Zane:He's gone. You can stop holding your breath.
Of course he's still nearby. Of course he's watching. That should terrify me more than it thrills me.
You should be halfway to safety by now
Zane :I don't do safe. Thought you'd figured that out
He appears in the back door like a fever dream with better cheekbones, slipping inside with that fluid grace of someone used to moving through shadows.
"You lied for me," he says, not touching me, just studying my face like he's trying to read my vital signs.
"I lied for us," I correct, then laugh because there shouldn't be an 'us.' There can't be an 'us.' "God, I'm an idiot."
"No," he says, stepping closer. "You're protective. There's a difference."
"I just betrayed my brother. My family. Everything I—"
He kisses me, soft this time, nothing like the desperate claiming from before. It's worse, somehow. Tender is so much more dangerous than violent.
"You didn't betray anyone," he says against my lips. "You chose happiness over history.

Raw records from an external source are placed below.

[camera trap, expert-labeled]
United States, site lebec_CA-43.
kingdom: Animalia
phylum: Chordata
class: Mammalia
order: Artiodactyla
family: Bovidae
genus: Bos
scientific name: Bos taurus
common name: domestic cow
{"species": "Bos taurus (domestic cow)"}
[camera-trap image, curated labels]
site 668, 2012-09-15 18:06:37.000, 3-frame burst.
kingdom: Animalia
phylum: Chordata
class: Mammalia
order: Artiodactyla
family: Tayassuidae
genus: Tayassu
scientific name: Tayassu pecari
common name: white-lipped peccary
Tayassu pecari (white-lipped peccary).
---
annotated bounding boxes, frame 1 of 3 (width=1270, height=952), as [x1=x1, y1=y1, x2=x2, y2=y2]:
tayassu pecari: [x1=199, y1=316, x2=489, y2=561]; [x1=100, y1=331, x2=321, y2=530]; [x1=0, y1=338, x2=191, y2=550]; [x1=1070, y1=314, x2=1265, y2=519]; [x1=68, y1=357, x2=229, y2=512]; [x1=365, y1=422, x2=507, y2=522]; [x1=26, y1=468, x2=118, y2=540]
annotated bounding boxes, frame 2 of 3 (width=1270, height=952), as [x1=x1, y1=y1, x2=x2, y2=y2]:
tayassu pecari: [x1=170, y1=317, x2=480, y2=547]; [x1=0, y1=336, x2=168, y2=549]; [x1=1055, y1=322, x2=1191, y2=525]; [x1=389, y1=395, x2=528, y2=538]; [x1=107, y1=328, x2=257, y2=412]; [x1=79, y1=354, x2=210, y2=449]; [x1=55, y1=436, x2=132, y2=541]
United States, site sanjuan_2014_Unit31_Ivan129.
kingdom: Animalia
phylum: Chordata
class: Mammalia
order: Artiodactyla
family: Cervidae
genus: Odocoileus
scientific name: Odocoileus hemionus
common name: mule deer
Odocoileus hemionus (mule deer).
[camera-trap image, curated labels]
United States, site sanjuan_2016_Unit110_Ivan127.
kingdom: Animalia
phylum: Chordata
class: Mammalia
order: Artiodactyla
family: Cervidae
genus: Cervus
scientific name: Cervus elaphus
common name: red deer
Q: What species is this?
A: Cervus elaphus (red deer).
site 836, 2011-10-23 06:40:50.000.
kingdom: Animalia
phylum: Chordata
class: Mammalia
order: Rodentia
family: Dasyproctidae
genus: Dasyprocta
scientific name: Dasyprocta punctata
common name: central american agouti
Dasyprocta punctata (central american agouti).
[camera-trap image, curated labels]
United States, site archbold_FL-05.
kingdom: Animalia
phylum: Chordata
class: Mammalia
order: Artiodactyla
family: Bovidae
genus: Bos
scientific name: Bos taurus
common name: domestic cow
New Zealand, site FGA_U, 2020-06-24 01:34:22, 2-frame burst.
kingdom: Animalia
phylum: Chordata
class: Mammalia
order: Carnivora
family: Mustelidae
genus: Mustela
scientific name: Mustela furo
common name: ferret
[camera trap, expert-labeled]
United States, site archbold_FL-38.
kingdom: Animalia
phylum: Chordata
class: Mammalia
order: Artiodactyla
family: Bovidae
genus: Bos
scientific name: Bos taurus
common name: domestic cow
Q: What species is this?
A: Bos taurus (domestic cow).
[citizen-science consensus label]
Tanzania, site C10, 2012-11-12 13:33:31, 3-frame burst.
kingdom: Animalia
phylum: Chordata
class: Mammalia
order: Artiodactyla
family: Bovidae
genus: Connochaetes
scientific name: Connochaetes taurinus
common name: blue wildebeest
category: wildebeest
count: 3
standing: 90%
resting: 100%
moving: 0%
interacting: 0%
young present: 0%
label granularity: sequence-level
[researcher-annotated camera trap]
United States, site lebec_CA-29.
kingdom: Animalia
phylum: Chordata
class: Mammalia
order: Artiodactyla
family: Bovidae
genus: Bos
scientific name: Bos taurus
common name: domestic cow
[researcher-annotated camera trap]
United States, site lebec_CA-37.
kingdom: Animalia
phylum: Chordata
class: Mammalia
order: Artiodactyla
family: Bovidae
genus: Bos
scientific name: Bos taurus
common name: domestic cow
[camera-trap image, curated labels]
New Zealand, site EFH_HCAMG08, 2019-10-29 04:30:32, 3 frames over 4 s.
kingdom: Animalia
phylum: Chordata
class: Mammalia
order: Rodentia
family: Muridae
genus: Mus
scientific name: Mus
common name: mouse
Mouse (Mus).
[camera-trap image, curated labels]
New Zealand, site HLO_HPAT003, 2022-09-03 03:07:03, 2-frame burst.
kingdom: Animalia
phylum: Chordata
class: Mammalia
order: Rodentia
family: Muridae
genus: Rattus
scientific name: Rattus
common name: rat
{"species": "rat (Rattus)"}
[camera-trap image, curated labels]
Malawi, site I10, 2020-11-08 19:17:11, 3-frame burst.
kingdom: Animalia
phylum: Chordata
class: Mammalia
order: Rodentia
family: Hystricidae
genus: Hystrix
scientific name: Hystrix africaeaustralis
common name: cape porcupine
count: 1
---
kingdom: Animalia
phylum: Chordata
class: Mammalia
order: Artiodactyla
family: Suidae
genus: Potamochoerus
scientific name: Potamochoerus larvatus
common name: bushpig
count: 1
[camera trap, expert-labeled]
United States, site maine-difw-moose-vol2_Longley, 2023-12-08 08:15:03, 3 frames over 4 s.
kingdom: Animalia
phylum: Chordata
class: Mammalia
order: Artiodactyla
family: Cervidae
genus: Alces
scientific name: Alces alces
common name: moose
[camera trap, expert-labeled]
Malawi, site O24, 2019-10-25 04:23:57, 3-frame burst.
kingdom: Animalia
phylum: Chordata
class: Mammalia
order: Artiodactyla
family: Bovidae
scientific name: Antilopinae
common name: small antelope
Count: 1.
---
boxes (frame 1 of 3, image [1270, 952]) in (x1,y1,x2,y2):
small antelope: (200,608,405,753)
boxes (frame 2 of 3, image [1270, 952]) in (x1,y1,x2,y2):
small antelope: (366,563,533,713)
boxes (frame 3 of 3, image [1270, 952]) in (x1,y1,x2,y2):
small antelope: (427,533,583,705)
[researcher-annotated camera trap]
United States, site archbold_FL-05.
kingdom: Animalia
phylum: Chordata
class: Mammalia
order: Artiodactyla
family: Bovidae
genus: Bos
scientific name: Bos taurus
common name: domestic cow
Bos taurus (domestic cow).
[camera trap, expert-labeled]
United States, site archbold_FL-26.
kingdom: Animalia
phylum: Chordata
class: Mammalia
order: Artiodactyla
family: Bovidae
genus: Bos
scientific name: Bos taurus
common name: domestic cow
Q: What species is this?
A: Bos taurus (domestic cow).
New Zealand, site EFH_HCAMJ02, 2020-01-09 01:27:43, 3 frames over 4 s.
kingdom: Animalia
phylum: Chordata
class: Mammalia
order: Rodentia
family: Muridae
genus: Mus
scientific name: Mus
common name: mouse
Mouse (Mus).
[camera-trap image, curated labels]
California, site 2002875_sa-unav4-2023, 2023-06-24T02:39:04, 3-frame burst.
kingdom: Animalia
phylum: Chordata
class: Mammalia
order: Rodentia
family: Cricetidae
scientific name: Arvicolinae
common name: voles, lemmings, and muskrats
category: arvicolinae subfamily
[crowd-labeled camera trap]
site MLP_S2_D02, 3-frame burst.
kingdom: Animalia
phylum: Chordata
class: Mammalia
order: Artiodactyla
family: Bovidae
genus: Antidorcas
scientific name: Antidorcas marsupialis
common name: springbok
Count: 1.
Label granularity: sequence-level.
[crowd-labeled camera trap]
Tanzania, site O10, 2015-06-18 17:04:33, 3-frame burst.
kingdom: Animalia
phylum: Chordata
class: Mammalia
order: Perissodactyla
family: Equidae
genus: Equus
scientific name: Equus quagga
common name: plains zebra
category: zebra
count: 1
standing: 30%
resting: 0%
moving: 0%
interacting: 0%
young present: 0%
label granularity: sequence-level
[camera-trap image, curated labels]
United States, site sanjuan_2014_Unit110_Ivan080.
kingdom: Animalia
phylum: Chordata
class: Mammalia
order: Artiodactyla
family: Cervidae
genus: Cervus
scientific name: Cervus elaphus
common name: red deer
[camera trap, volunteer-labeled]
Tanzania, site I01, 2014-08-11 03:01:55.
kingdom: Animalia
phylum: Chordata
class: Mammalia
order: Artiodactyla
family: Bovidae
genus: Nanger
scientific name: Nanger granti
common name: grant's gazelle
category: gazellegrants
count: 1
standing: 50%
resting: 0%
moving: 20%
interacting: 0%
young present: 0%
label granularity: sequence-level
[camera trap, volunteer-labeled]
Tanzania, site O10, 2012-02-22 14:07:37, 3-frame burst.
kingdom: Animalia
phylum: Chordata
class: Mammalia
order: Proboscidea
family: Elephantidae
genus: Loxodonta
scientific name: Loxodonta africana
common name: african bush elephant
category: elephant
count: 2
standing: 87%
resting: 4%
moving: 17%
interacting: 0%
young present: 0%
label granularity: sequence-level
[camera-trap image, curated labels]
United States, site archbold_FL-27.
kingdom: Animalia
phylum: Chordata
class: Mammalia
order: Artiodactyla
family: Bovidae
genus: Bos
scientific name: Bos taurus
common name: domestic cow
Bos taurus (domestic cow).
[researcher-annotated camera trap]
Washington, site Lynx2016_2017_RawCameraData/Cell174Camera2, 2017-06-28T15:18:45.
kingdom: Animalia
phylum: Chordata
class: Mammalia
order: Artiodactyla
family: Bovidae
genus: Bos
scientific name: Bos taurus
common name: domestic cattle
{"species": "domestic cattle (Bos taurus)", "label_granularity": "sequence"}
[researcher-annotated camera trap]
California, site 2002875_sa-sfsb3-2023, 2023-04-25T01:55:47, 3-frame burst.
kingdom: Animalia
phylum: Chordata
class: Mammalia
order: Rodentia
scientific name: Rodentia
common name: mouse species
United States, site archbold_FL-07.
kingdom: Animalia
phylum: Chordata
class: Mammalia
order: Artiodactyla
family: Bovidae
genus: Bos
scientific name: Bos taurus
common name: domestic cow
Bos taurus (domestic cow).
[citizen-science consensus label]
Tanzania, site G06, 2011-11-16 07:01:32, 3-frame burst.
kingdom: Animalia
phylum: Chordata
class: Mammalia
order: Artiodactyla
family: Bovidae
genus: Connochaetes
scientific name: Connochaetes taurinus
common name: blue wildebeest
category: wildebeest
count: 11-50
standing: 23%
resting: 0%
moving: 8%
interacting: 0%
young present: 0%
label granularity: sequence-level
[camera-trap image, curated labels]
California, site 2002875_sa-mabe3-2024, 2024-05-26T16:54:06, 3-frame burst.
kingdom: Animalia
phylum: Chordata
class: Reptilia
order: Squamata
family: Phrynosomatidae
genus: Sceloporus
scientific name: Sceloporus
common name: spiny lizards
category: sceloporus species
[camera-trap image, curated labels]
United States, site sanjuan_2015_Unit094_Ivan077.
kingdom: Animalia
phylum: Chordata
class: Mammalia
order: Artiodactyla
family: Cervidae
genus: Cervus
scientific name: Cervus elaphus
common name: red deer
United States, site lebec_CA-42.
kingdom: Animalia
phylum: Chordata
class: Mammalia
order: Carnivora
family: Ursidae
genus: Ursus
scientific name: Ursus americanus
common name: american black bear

That's not betrayal. That's evolution."
"That's a pretty way to justify destruction," I tell him, but I'm not pulling away.
"We're both pretty destructive," he agrees. "Might as well be it together."
My phone buzzes. I look at it, then at him, then make a decision that's either brilliant or suicidal. Possibly both.
"My apartment. Midnight," I tell him, my voice steady despite my internal organs staging a full revolt. "Bring condoms and that attitude."
His smile is dark and full of promise. "What attitude?"
"The one that makes me forget I'm supposed to be smart."
"Angel, you're brilliant," he says, backing toward the door. "Smart has nothing to do with what we are."
"And what are we?"
"Inevitable," he says, and disappears into the night like a promise I shouldn't want to keep.
I stand in my van, surrounded by medical supplies and the ghost of good decisions, and text him my address. Because apparently, I've decided that if I'm going to destroy my life, I might as well do it thoroughly.
My left ovary approves. My right brain has filed for conscientious objector status.
And somewhere in between, in that space where disaster meets desire, I'm already planning what underwear to wear for my own apocalypse.
Black lace, I decide. If you're going to burn, might as well look good in the ashes.
Chapter twenty-four
Her Territory
Zane
Her apartment showed me what I already knew—she didn't need saving.
Three days since the van incident. Three days of texts that ranged from medical facts about the damage sexual frustration can cause (apparently it's cardiovascular) to descriptions of what she planned to do to me that would definitely violate several health codes. Now I'm standing in her space, and everything about it screams competent disaster in the best way.
It's clean but lived-in, organized but clearly the domain of someone who operates on controlled chaos. Medical textbooks stacked like architectural features, a coffee maker that looks more loved than most relationships, and plants that aresomehow thriving despite their owner's claim that she "kills everything she touches except humans, and that's only because of medical training."